> What you are asked to do:
In the tax ruling excerpt below, when does the commercially viable period start?
++++ Excerpted passage
The vast majority of trees were planted many years before you purchased the property.
You supplied a viability review which was produced by a professional which outlined when he thought the property would be profitable.
Since the farm was purchased, you have spent money on wages, contractors, chemicals and other costs to maximise the potential earning capacity of the farm.
A drought and other weather conditions have impacted on your ability to maximise the potential earning capacity of the property.
A farm manager is employed and another full time employee is engaged to work on the farm.
It is your intention to reduce the amount of time you spend at your other income earning activity and spend the balance of the week working on the farm. By doing this you will reduce the wages expense.
You have predicted that the farm will be commercially viable in 6 years from the date you purchased the property.
Your income for non commercial loss purposes (adjusted taxable income) was above $250,000 in the 2009-10 financial year.
Relevant legislative provisions
Income Tax Assessment Act 1997 paragraph 35-55(1)(c)
Reasons for decision
For the 2009-10 and later income years, Division 35 of the Income Tax Assessment Act 1997 will apply to defer a non-commercial loss from a business activity unless:
· you meet the income requirement and you pass one of the four tests
· the exceptions apply
· the Commissioner exercises his discretion.
In your situation, you do not satisfy the income requirement (that is, your taxable income, reportable fringe benefits and reportable superannuation contributions but excluding your business losses, exceeds $250,000) and do not come under any of the exceptions. Your business losses are therefore subject to the deferral rule unless the Commissioner exercises his discretion.
The relevant discretion may be exercised for the income year in question where:
· it is in the nature of your business activity that there will be a period before a tax profit can be produced
· there is an objective expectation your business activity will produce a tax profit within the commercially viable period for your industry.
You purchased an existing orchard and cropping property. The orchard had been established some years earlier as the vast majority of the trees were planted many years earlier. The orchard was however poorly maintained therefore you spent time and money getting it to a productive state. You have predicted that you will make a taxable profit in 6 years from the time you purchased the property (by 2013).
The commercially viable period commenced when the trees were planted. Given that the orchard was well established when the property was purchased and the vast majority of the trees were planted many years before you purchased the orchard, a period which would have been allowed as lead time had already been used up when the property was purchased. Further lead time will not be granted. It follows that you will not make a taxable profit within the commercially viable period for your industry.
Having regard to your full circumstances, it is accepted that it is in the nature of the fruit industry that there will be a period of time before a tax profit will be made, however it is not accepted that you will make a tax profit within the commercially viable period for your industry.
Consequently the Commissioner will not exercise his discretion in the 2009-10, 2010-11 and 2011-12 financial years.
++++++++
++++ Entries
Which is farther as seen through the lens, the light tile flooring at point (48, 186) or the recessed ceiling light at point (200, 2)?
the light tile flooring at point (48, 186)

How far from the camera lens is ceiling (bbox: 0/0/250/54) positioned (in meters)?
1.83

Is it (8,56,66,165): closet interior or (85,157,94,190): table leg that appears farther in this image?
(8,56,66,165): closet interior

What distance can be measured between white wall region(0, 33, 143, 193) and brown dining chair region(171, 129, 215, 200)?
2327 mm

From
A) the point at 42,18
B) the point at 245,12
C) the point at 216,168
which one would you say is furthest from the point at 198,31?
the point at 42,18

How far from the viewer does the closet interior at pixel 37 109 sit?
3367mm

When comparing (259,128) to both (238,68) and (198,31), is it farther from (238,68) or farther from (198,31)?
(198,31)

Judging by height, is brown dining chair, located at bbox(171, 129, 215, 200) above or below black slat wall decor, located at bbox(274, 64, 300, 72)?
++++++++
> Finished exercise:
When the trees were planted.